### ФРАГМЕНТ СТРАНИЦЫ
Как всегда, Мамонтов сумел зажечь своим замыслом десятки людей. И после всяких наметок, переговоров, обсуждений вокруг него собралась группа энтузиастов. К великой удаче начинания, этим делом горячо увлеклись Поленов и Васнецов. Это обещало подлинную художественность в постановках.
Даже Антон и тот не мог остаться равнодушным, хотя и старался держать себя в руках, и не удаляться от своих академических обязанностей. Антону все это было тем более интересно, что московский Большой театр готовил в это время постановку оперы его матери «Уриэль Акоста». Но то, что он видел в мастерских «Частной русской оперы», как стало называться детище Саввы Ивановича, куда больше ему нравилось. Очень много яркого, своеобразного начинало проглядывать в этом, казалось бы, дилетантском замысле.

### ЗАДАНИЯ ДЛЯ ВЫПОЛНЕНИЯ
(1) Какую оперу, согласно фрагменту о «Частной русской опере», готовил в то время московский Большой театр?
(2) Верните дословно часть фрагмента о «Частной русской опере»: начните с того места, где стоят слова «Как всегда, Мамонтов», и остановитесь после слов «бы, дилетантском замысле.».

### ПРЕДОСТАВЛЕННЫЕ ЗАПИСИ
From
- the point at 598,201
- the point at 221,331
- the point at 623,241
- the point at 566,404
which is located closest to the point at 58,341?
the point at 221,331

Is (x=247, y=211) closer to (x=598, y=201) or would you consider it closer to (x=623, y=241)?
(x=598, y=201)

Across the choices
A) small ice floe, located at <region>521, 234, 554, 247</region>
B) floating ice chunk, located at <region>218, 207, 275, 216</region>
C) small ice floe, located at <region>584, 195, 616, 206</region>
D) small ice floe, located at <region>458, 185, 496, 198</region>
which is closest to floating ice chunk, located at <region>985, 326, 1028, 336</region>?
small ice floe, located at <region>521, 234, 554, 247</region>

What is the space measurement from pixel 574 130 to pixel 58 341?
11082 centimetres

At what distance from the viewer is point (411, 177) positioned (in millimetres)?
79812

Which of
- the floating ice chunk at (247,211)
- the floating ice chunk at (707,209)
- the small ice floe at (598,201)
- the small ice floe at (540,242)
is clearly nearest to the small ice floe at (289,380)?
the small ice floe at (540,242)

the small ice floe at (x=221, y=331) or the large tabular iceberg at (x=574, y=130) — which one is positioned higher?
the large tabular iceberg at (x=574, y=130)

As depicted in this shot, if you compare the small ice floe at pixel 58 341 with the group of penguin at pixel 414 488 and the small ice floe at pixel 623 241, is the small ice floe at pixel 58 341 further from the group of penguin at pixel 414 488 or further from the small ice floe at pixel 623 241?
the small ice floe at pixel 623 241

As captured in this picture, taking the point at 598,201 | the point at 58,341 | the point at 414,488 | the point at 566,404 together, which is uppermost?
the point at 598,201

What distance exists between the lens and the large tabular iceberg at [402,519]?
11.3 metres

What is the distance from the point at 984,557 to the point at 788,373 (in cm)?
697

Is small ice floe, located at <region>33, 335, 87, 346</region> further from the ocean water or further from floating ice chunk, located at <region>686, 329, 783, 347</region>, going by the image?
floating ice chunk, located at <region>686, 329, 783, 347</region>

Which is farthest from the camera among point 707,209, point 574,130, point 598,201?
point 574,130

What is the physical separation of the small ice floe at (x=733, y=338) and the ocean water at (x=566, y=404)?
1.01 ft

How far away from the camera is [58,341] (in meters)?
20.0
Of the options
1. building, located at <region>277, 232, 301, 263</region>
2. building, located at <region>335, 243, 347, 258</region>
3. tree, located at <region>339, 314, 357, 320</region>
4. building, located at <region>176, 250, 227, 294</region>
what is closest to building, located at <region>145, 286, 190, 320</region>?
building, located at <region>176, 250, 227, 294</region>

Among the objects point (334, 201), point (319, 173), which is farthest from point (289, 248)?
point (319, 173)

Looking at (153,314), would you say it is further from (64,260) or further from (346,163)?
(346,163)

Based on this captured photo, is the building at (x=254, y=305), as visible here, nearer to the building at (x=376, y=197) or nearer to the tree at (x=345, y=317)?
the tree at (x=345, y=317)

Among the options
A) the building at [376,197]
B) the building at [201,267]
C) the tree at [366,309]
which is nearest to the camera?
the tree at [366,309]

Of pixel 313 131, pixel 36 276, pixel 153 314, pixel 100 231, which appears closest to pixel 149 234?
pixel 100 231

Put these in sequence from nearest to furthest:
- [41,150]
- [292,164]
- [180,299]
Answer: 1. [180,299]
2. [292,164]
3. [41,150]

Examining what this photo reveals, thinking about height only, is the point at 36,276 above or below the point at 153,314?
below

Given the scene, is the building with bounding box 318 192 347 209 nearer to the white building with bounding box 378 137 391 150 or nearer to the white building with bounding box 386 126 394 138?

### ОТВЕТЫ К ЗАДАНИЯМ
(1) Оперу матери Антона «Уриэль Акоста».

(2)
Как всегда, Мамонтов сумел зажечь своим замыслом десятки людей. И после всяких наметок, переговоров, обсуждений вокруг него собралась группа энтузиастов. К великой удаче начинания, этим делом горячо увлеклись Поленов и Васнецов. Это обещало подлинную художественность в постановках.
Даже Антон и тот не мог остаться равнодушным, хотя и старался держать себя в руках, и не удаляться от своих академических обязанностей. Антону все это было тем более интересно, что московский Большой театр готовил в это время постановку оперы его матери «Уриэль Акоста». Но то, что он видел в мастерских «Частной русской оперы», как стало называться детище Саввы Ивановича, куда больше ему нравилось. Очень много яркого, своеобразного начинало проглядывать в этом, казалось бы, дилетантском замысле.